Dataset entries »
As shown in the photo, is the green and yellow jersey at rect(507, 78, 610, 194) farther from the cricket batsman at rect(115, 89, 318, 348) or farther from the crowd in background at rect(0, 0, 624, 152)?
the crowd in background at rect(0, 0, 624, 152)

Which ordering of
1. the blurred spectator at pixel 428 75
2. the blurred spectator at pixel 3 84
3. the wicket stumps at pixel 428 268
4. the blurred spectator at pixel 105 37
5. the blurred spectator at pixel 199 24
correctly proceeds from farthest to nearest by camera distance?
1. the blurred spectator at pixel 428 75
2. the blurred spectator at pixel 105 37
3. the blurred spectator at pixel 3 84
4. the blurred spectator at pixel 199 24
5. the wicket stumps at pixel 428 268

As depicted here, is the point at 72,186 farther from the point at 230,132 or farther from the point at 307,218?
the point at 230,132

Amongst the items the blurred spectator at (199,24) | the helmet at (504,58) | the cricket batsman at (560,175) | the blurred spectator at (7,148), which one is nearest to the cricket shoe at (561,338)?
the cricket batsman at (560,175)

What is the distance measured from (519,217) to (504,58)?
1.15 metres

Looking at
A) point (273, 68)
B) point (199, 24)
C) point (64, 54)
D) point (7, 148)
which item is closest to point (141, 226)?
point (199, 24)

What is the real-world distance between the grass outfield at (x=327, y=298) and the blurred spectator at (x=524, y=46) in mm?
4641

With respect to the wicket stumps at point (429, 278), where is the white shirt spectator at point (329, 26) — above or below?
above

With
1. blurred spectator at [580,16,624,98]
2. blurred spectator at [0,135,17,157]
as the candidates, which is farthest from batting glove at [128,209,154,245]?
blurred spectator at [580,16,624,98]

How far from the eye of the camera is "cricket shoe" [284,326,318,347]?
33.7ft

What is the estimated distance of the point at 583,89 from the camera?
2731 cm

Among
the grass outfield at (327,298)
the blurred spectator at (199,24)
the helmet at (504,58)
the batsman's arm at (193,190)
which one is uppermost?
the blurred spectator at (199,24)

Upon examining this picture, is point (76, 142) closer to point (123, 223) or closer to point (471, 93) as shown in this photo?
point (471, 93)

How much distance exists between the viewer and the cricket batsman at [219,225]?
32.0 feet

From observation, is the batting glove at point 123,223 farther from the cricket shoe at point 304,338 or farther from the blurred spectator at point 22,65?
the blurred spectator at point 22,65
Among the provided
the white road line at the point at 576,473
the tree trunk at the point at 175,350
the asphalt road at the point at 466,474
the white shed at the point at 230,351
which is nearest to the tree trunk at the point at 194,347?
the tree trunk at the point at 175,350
...
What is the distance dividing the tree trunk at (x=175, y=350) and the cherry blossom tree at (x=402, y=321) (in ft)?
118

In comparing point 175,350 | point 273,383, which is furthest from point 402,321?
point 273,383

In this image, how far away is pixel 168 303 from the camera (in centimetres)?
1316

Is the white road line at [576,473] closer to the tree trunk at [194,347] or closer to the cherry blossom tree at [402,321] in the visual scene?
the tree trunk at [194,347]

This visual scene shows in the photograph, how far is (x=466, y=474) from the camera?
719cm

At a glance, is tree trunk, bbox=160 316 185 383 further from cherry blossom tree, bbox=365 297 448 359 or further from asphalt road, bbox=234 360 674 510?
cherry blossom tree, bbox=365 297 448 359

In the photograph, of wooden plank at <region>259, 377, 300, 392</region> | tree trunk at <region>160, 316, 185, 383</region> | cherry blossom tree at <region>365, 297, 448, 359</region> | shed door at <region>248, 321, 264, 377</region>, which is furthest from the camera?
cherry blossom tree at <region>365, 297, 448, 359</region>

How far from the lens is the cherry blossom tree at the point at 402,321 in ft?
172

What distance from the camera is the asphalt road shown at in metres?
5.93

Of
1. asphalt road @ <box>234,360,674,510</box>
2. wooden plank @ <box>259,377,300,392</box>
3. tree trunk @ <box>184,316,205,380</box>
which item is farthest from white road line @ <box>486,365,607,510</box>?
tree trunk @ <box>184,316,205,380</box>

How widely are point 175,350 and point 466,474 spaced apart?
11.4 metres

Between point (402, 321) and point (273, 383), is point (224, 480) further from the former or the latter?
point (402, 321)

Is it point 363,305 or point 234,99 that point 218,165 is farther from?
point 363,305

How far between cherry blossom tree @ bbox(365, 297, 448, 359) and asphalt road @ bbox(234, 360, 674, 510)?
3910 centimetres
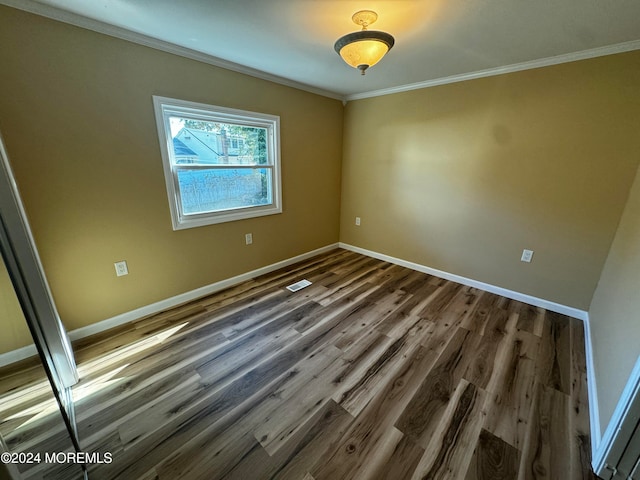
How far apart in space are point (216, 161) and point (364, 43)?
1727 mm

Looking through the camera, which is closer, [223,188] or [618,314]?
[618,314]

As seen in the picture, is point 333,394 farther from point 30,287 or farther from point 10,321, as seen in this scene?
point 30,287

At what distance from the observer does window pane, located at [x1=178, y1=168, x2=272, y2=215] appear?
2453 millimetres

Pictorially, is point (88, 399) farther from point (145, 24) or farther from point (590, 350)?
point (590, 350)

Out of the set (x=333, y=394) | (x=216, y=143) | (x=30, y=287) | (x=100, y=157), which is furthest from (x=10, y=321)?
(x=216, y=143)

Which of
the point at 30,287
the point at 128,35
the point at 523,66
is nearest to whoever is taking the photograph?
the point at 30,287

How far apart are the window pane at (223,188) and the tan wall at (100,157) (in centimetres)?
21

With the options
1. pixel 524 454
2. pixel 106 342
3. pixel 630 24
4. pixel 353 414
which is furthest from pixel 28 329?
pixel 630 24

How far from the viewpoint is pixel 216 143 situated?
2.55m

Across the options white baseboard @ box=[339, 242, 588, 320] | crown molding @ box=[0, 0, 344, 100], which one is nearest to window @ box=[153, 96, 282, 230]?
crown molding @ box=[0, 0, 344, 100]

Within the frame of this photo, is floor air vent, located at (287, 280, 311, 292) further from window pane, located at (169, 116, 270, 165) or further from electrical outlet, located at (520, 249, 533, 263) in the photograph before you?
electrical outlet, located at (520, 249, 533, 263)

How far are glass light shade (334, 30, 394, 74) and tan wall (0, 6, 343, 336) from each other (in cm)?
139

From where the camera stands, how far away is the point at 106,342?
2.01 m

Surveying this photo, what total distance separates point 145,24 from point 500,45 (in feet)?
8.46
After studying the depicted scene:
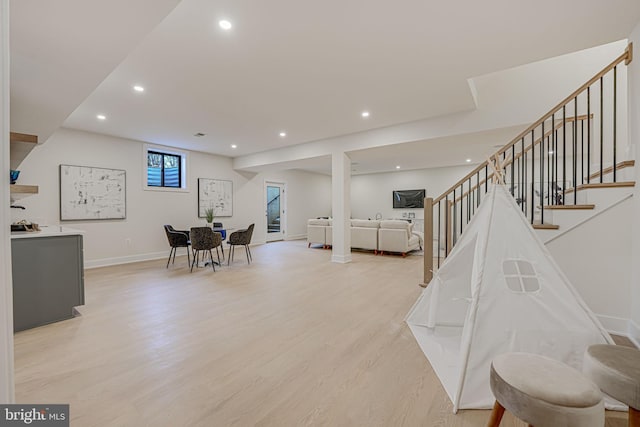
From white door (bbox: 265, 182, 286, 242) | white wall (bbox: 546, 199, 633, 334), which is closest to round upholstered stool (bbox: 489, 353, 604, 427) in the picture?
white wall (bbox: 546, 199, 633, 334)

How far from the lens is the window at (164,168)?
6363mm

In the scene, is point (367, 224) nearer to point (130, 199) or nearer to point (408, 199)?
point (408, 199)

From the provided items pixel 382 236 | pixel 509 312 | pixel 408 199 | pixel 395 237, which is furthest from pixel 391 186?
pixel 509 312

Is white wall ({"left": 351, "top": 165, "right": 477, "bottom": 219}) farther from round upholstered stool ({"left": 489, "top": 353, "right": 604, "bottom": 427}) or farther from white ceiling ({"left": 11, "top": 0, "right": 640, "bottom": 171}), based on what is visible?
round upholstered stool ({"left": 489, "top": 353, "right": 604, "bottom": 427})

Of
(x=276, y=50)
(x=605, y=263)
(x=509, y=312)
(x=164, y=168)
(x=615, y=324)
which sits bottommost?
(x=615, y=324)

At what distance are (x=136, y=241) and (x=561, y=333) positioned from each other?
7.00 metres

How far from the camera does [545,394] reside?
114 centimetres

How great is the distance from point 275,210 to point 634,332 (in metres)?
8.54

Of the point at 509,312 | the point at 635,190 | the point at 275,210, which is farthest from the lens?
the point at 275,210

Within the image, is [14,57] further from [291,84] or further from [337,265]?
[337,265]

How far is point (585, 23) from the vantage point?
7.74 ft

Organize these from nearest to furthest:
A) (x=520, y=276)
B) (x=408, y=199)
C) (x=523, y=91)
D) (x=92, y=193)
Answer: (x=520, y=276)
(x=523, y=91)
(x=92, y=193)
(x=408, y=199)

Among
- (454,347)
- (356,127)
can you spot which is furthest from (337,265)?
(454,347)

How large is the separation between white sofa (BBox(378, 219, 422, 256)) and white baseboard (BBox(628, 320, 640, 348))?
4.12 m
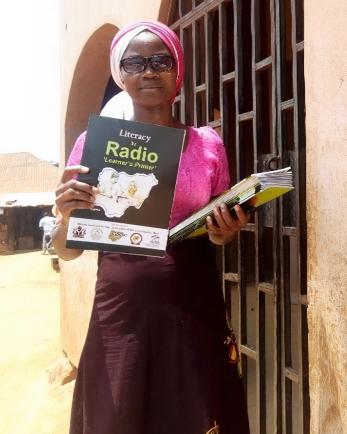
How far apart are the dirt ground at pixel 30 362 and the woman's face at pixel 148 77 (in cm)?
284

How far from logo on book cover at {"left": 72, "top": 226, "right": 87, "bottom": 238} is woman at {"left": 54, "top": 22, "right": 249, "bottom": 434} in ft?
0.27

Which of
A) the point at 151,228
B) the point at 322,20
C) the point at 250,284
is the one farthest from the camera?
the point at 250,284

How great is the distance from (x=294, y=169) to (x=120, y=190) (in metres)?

Exercise aim »
Copy the rows verbatim, everything from the line containing "How far from logo" down to the line containing "How great is the distance from (x=294, y=169)", both ends included.

Written answer »
How far from logo on book cover at {"left": 72, "top": 226, "right": 87, "bottom": 238} is woman at {"left": 54, "top": 22, "right": 249, "bottom": 434} in ft?
0.27

Which of
A) the point at 151,228
B) the point at 322,20
C) the point at 250,284
is the one farthest from the camera?
the point at 250,284

How great is the distance from (x=294, y=169) to (x=120, y=190) (in metres)?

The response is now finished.